*** Text shown Section Begins ***

Key Features and Improvements
- **GPTQ Quantized-weight Sequential Updating** ([177](https://github.com/vllm-project/llm-compressor/pull/177)): Introduced an efficient sequential updating mechanism for GPTQ quantization, improving model compression performance and compatibility.
- **Auto-Infer Mappings for SmoothQuantModifier** ([119](https://github.com/vllm-project/llm-compressor/pull/119)): Automatically infers `mappings` based on model architecture, making SmoothQuant easier to apply across various models.
- **Improved Sparse Compression Usability** ([191](https://github.com/vllm-project/llm-compressor/pull/191)): Added support for targeted sparse compression with specific ignore rules during inference, allowing for more flexible model configurations.
- **Generic Wrapper for Any Hugging Face Model** ([185](https://github.com/vllm-project/llm-compressor/pull/185)): Added `wrap_hf_model_class` utility, enabling better support and integration for Hugging Face models i.e. not based on `AutoModelForCausalLM`.
- **Observer Restructure** ([837](https://github.com/vllm-project/llm-compressor/pull/837)): Introduced calibration and frozen steps within `QuantizationModifier`, moving Observers from compressed-tensors to llm-compressor.

Bug Fixes
- **Fix Tied Tensors Bug** ([659](https://github.com/vllm-project/llm-compressor/pull/659))
- **Observer Initialization in GPTQ Wrapper** ([883](https://github.com/vllm-project/llm-compressor/pull/883))
- **Sparsity Reload Testing** ([882](https://github.com/vllm-project/llm-compressor/pull/882))

Documentation
- **Updated SmoothQuant Tutorial** ([115](https://github.com/vllm-project/llm-compressor/pull/115)): Expanded SmoothQuant documentation to include detailed mappings for easier implementation.

*** Text shown Section Ends ***
*** Data records Section Begins ***

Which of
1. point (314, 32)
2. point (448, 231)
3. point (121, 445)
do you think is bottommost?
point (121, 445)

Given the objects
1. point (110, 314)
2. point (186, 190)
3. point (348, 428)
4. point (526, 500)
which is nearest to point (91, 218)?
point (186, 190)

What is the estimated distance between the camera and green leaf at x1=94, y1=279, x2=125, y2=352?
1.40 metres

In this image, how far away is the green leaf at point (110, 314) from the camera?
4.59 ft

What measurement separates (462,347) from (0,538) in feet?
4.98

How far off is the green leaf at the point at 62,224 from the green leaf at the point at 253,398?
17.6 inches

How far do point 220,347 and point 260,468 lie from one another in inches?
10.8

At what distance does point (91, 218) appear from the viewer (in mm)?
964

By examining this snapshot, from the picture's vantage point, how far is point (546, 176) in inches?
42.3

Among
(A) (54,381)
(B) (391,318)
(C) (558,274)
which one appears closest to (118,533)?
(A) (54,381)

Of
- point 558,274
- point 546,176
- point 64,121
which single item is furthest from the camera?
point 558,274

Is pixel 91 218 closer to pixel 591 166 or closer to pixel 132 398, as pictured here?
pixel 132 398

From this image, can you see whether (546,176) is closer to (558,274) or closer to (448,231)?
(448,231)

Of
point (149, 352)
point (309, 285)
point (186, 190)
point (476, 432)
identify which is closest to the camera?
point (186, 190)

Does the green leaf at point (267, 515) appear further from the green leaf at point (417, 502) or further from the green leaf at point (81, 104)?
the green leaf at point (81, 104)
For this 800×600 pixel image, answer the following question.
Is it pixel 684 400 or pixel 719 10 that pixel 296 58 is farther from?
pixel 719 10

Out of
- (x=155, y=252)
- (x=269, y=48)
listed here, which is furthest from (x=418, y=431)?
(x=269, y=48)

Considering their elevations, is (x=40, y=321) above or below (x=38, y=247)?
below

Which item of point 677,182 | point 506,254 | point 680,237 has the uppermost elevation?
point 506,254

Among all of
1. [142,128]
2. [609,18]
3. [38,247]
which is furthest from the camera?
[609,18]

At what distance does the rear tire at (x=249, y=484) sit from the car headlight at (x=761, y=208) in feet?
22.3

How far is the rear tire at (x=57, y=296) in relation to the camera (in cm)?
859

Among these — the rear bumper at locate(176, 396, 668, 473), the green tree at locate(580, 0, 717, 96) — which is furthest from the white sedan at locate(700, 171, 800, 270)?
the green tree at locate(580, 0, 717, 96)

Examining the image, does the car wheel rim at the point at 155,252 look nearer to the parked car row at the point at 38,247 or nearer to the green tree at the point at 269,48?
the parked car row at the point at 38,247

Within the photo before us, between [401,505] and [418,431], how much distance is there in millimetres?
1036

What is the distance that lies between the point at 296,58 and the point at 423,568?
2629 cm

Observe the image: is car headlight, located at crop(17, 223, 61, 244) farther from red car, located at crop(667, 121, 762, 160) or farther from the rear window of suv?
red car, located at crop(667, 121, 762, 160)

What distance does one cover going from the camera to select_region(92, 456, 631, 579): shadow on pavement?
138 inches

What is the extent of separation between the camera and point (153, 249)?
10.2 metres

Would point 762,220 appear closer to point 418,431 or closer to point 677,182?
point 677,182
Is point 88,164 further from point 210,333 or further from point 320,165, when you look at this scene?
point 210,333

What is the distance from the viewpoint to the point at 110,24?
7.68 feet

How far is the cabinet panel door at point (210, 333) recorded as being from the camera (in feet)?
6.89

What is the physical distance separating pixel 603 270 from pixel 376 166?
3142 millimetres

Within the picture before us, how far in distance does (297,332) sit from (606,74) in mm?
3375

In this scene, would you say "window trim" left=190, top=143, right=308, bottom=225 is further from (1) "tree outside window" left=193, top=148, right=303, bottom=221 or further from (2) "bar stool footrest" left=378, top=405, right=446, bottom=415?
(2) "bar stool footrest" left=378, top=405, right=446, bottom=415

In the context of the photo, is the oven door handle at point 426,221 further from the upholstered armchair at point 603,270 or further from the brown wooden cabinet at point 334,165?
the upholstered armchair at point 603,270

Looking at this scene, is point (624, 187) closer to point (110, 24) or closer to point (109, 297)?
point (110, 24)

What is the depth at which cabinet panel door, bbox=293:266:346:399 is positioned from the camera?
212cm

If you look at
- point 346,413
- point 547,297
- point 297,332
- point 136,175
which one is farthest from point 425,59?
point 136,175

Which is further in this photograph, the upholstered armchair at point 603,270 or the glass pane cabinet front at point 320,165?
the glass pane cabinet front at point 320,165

*** Data records Section Ends ***

• _Actions to take_
1/ According to the release notes, which utility was added to support Hugging Face models that are not based on `AutoModelForCausalLM`?
2/ Repeat the release notes word for word, from "- **Observer Restructure**" up to and including "compressed-tensors to llm-compressor.".

• _Answers for each item_
1/ `wrap_hf_model_class`

2/
- **Observer Restructure** ([837](https://github.com/vllm-project/llm-compressor/pull/837)): Introduced calibration and frozen steps within `QuantizationModifier`, moving Observers from compressed-tensors to llm-compressor.